This (di­vorced)

Life

The Weekend Australian - Review - - Lifelines - Leanne Sa­muel

I AM di­vorced, a refugee from one of the sta­tis­ti­cal one in three mar­riages that ends badly. And to fur­ther im­press the sta­tis­tics geeks, my par­ents are also di­vorced. Peo­ple like me aren’t rare any more. Ev­ery­one has their own ex­pe­ri­ences to share on the theme of bro­ken homes. If you are read­ing this in a group, I guar­an­tee there will be more than one per­son from a sim­i­lar sit­u­a­tion.

The lit­er­a­ture tells us about the harm di­vorce does to chil­dren and the long-term ef­fects of fam­ily break­down, the preva­lence of in­se­cu­rity and poor self-es­teem . . . the list goes on and on. Few ac­knowl­edge the pos­i­tives. Yes: there are pos­i­tives.

My chil­dren have four par­ents, as­sorted step-broth­ers and five pairs of grand­par­ents. They have a plethora of aunts, un­cles, cousins and hon­orary fam­ily mem­bers. They have in­her­ited sev­eral new cir­cles of friends. If you ask them, my chil­dren say they feel lucky (OK, maybe partly from the ex­tra birth­day and Christ­mas presents) but they re­alise they are part of a won­der­ful repos­i­tory of wis­dom, life ex­pe­ri­ence and love. My chil­dren never strug­gle for some­one to talk to, to ask about their maths home­work, to lis­ten to their vi­o­lin prac­tice or to find out which bait works best for catch­ing trout. They have learned about chick­ens and bee­hives, foot­ball and fish­ing, com­put­ers and mo­tor­bikes. They un­der­stand shar­ing and tak­ing turns.

They speak the lan­guage of a tribe, of re­la­tion­ship, of con­nec­tion. They un­der­stand the word fam­ily can en­com­pass peo­ple out­side the tra­di­tional bi­o­log­i­cal ori­gin of the term. We have mums and dads and steps of each and broth­ers and step-broth­ers and nan­nies and pop­pas and pas and ma­mas and pop­pies and more nan­nies and helly and gig and aun­ties and un­cles and friends. And we call this un­wieldy con­struct our fam­ily. Let the ex­perts make of it what they will.

And they’re partly right; it’s not per­fect. There are con­flicts and bouts of jeal­ousy, times when our shar­ing skills are chal­lenged and times when we wish we lived alone on a hill (we are hu­man, af­ter all). The over­whelm­ing emo­tion, though, is love. My chil­dren know they are spe­cial, be­cause so many peo­ple love them and tell them so. They know they are part of some­thing strong and en­dur­ing, re­gard­less of what you call it.

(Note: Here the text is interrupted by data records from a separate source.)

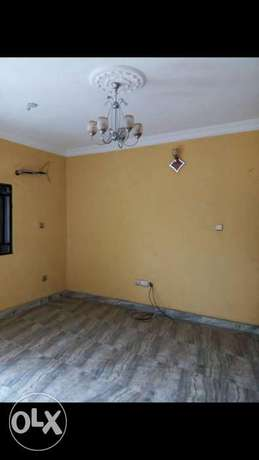 Newly built two bedroom flat to let at orile agege. Agege - image 8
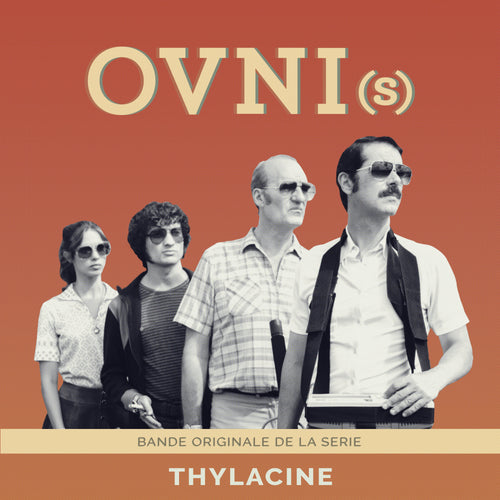 OVNI(s) - Original Soundtrack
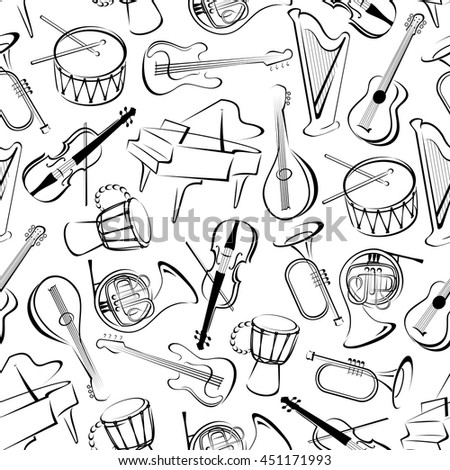 Musical instruments background for musical event theme design with black and white seamless pattern of grand pianos, drums and guitars, trumpets, horns and violins, harps and mandolins - stock vector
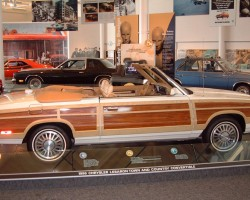 1986 Chrysler LeBaron chrysler museum
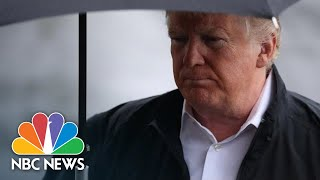Donald Trump Says Saudi King Denies Involvement In Killing Of Missing Journalist | NBC News - NBCNEWS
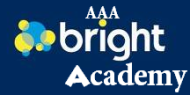Aaa-bright Academy Academy photo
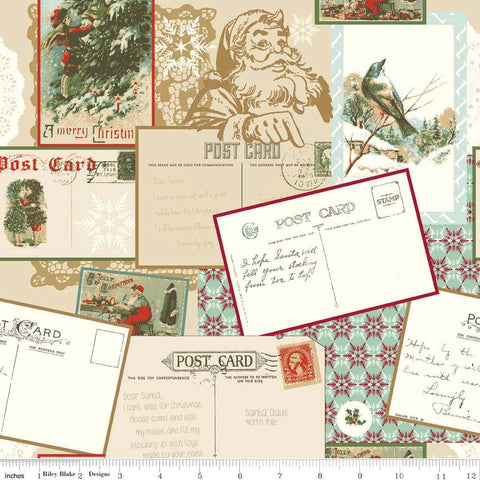 "SALE Postcards for Santa Main Gold SPARKLE by Riley Blake Designs - Christmas Metallic - Quilting Cotton Fabric - 15"" end of bolt piece"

Our fam­ily is a strangely beau­ti­ful set of per­son­al­i­ties. My chil­dren know about re­spect and ac­cep­tance, as the peo­ple who make up their fam­ily come from a range of back­grounds, faiths and cul­tures. My kids don’t need to learn about mul­ti­cul­tur­al­ism and tol­er­ance at school — we are our own di­verse com­mu­nity. So, ex­perts be damned. In our eyes it’s the love that ties its mem­bers to­gether that counts. Of all the lessons my chil­dren will learn in their com­plex lives, I most want them to carry this one into the world.